Question: Technically, contracts are legal and binding if they offer a benefit to both parties. A normal RE agent contract for a short sale covers listing and bank negotiation processes. What is the compensation to the homeowner for contracting LMSG to have rights to sell their property and is the compensation fair relative to the increase risk of foreclosure?

Answer: I am not an attorney…nor did I sleep at a Holiday Inn express last night (anyone think I can get paid for product placement on my blog?).  But my understanding of a binding contract is that it consists of 3 elements: competent parties, consideration and mutual assent.  Your questions seems to revolve around what the seller gets in return for the services provided by LMSG and I see no difference between what the sellers receive from a realtor that lists and closes a short sale.  They get out from underneath the mortgage.

Question: Aren’t there laws in effect about presenting all sales offers to sellers (and selling banks) and not hiding some for personal gain?

Answer: Again I am not an attorney, so without a doubt, consult one…but the seller not the bank is the owner of the home.  The seller has accepted LMSG’s offer to purchase the home in a short sale, provided one can be negotiated.  I don’t see why the bank would need to be made aware of any offers made to LMSG to purchase a property that neither currently own.

Question: My experience is that most times banks do not allow compensation to the homeowner in a short sale.

Answer: You seem to be looking for a smoking gun….in that the seller is being compensated in some way other than simply getting out from underneath a mortgage they cannot afford.  I have been doing the same thing since the first deal was brought to my attention.  I am a skeptic at heart but can’t find the problem with the business model.

September 21, 2009

You’ve probably heard of the car companies that are offering job-loss protection to induce new car sales: buy a car and if you lose your job in the next few months you can return the car.
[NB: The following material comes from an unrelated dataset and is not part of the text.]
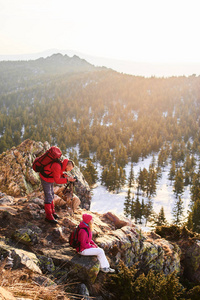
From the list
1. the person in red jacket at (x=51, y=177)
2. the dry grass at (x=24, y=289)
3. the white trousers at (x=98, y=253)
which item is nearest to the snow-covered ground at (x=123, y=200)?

Some homebuilders have offered job loss payment protection plans too, offering employment assurance programs to spur sales. Now Uncle Sam is thinking about getting in on the act, and is considering leaning on lenders to allow homeowners who lose their job skip some monthly mortgage payments.
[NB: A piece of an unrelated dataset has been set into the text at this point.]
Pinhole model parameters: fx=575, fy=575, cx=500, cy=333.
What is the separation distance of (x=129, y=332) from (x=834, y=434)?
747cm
With unemployment now above 12% in states like California, Nevada, and Michigan, it’s easy to understand the political appeal of such a proposal. It’s less clear why loan servicers would be willing to do this. After all, they have a contract with the borrower which says they’re owed their monthly mortgage payment. From the lender’s perspective, it’s not their problem whether or not the borrower has a job. As one of Tony Soprano’s guys might say when collecting a debt: “Tell it to someone who cares.”

Alas, despite what you may have read, lenders aren’t bad people. They empathize when their borrowers hit hard times. However, it’s not altruism that’s driving their interest in this potential program. It’s the realization that banks don’t want to foreclose on any more homes than they have to. A bank would much rather have their borrower fall a few months behind on their mortgage, or modify the loan, than foreclose on the home. It’s still too early to know whether the proposals being considered will go into effect, but the advice for now is clear: if you hit hard times and are struggling to pay your mortgage, pick up the phone and call your lender. It’s a difficult call to make, but it just might allow you to keep your home.